The support we received as queer volunteers was minimal. We had the session on the second day of training during which we were taught about the real risks associated with coming out in a country where we were illegal, and then we were also able to meet for a lunch hour during the annual All-Volunteer Conference. Friends and I disagree about the possibilities, but logistically, I do believe there was little Peace Corps could do for us. Some volunteers had discussed a weekend in the capital for queer PCVs, but then there was the problem of getting funding approved for a meeting about which staff members couldn’t know any details. As a result, I went through some of the most difficult isolation I’ve ever experienced. 


When allies put it in their own words, they say it must have been really hard not to be my true self, but it went much deeper than that. The relationships I cultivated during service felt very tenuous; I always wondered whether my local friends would still love me if they knew who I really was. The sense memory of those two years in the closet still shocks me; I’m still processing it, and I’ve been back in the States for almost four years now.

A few weeks ago I was invited to march with the Peace Corps in the Chicago Pride parade.

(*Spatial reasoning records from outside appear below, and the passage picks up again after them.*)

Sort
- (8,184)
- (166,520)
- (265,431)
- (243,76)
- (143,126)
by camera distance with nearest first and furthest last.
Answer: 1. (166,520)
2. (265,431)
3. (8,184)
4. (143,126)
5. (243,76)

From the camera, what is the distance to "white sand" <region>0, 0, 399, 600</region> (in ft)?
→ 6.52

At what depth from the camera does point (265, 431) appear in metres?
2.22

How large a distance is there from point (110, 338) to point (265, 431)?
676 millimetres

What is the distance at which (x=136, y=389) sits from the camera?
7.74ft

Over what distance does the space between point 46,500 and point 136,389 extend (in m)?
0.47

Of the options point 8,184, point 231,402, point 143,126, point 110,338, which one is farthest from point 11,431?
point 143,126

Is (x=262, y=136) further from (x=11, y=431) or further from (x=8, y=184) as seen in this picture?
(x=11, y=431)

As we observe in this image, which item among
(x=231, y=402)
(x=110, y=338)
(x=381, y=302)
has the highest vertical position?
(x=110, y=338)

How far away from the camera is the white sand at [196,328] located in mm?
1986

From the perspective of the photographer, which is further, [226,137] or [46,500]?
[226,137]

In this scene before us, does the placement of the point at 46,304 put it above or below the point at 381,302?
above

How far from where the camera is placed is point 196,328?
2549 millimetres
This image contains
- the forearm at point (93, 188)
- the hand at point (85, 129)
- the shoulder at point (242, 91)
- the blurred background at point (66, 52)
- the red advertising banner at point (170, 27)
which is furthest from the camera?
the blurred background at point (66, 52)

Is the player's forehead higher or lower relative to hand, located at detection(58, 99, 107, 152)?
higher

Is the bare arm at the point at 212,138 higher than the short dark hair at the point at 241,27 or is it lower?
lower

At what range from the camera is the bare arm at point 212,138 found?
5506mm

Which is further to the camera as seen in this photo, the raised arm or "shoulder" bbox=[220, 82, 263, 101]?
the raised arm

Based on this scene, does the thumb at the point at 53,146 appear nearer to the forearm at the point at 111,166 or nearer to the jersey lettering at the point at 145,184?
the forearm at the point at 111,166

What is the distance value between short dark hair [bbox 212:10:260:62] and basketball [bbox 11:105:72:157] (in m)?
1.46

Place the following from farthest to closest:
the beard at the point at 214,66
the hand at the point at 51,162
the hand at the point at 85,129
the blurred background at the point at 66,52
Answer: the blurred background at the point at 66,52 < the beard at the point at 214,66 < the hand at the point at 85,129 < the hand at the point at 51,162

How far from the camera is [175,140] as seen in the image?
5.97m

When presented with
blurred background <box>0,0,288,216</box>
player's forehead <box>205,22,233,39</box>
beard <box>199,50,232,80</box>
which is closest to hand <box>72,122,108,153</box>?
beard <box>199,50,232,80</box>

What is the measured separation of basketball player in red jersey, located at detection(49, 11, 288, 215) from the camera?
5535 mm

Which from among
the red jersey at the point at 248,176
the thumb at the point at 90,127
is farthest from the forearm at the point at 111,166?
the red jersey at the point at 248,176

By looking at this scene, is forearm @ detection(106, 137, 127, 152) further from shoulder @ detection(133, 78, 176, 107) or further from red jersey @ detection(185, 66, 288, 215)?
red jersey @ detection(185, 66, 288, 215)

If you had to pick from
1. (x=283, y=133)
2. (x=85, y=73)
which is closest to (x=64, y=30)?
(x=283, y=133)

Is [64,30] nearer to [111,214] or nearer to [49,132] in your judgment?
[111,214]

This felt like a very symbolic opportunity; I would get to march under the flag of the country where I served and add my voice and body to the pageant of our queer liberation. I had to think seriously, though, about what it would mean to participate. Years into a process of becoming more inclusive, Peace Corps still does have a spotty reputation in regards to its queer volunteers. This includes HIV prevention methods for queer PCVs as well as placement options for trans PCVs. Additionally, queer spaces across the country have often not been open to diversity; the image is one of overwhelming able-bodied cis white maleness. Corporations now sponsor floats in Pride parades as a marketing ploy; they have only begun to accept us because of the money at stake and not because we should have had rights in the first place. 
 So why did I ultimately decide to march?

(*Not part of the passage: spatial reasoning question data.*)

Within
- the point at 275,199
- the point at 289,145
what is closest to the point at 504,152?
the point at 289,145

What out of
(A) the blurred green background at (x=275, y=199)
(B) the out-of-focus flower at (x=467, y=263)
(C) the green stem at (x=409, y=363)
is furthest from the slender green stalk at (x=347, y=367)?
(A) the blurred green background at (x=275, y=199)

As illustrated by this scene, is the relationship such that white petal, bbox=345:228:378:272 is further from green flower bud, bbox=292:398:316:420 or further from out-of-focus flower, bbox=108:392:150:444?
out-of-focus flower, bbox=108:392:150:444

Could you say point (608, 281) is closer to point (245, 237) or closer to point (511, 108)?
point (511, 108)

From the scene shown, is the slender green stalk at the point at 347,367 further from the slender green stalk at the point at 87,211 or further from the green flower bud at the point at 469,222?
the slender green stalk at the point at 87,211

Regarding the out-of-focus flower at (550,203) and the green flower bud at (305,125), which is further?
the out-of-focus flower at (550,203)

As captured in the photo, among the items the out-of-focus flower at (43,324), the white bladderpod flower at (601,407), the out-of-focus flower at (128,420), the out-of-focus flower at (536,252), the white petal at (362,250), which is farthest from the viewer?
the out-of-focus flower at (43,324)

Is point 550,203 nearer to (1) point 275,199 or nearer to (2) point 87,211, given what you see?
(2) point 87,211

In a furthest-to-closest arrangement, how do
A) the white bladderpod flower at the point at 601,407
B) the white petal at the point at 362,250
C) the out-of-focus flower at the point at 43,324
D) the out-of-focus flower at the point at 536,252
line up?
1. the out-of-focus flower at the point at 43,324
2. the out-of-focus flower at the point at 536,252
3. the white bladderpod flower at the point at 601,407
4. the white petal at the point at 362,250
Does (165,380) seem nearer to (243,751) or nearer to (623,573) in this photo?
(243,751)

I’m not marching as an expression of the support I received from Peace Corps as a queer volunteer. As I stated earlier, there wasn’t much to go around. No, I’m not marching as a declaration to other queer people that the tides have entirely turned—they haven’t.
 I’m not marching as a testimony to straight and cis people that the world has gotten warmer for us. Many places have, yes, and in many other places, people continue to struggle and push. But there are many more places where queer people dream of these colorful flags draped in business windows and flying on poles in front of homes, atop stadiums, and in the hands of the crowds I’ll see today. Today I’ll see what many of my queer family may never see with their own eyes: thousands of mouths cheering, thousands of hearts open. No, I will not testify today to the warmth of the world for its queerness. 

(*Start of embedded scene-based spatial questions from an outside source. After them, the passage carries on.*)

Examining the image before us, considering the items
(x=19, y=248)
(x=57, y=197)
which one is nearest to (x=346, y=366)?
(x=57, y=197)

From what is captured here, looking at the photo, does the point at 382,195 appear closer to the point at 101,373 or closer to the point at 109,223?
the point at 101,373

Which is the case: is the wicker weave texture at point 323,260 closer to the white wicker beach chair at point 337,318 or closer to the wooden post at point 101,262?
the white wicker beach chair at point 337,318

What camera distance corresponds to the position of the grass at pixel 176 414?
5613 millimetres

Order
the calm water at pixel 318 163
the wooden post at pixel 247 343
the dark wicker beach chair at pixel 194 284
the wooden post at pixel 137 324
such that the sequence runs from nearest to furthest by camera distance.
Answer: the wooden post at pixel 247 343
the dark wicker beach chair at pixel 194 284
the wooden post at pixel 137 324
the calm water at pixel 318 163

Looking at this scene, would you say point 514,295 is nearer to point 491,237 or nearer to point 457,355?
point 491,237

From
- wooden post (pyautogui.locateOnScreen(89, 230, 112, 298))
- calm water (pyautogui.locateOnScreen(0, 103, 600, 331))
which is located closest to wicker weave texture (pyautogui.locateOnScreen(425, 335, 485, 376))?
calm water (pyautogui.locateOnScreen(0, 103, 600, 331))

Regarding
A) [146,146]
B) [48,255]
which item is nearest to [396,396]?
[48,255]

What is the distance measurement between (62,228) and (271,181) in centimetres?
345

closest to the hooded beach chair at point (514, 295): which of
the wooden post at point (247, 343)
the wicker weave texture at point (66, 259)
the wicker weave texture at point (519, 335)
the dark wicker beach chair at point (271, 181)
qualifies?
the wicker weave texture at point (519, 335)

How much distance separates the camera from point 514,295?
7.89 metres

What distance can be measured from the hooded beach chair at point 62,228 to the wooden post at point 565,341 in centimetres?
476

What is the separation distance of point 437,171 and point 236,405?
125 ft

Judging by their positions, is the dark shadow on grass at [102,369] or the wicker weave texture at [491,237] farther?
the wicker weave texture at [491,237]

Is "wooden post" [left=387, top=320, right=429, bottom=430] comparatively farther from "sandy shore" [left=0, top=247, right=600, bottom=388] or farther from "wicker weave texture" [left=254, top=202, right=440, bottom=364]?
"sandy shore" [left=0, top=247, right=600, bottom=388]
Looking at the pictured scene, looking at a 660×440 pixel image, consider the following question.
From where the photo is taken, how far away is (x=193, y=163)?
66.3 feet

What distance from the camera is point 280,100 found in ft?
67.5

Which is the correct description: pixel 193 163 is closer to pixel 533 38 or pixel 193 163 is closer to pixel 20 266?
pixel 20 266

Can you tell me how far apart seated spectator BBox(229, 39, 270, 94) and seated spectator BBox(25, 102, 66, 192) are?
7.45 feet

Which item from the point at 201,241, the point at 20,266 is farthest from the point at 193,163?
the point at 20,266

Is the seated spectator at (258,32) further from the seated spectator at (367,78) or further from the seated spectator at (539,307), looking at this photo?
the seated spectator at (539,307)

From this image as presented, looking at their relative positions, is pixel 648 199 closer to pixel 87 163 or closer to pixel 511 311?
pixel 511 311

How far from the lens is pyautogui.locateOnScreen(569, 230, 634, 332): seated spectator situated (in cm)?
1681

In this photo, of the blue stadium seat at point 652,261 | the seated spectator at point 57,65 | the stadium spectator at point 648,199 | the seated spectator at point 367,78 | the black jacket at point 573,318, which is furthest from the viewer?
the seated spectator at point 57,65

For me, today is part of the healing journey I’m still on. Today I march in memory of the shattering of my life across the world. I march in memory of the wreckage around me, my old religious beliefs destroyed to make way for a new world in which my body is not garbage, not a mistake, not an unfortunate kink in the universe. Today I participate in our continual story of coming out: I walk in the sense memory of pressure, the sparkle of new diamonds deep in my core. Today I indulge in the sweet gift of being publicly gay, living in a city with a queerer identity, having friends and co-workers for whom my sexuality is not a curiosity but a description.


Today I march in gratitude to my fellow queer PCVs as well as my allies: my fake girlfriend, my friend who bought me a traditional scarf in the capital because the colorful border almost made a rainbow, and all the PCVs who kept a belief in my humanity and goodness safe for me while I broke apart. Today I participate in my pride, which is precious to me for how hard I have to fight each day to live in it.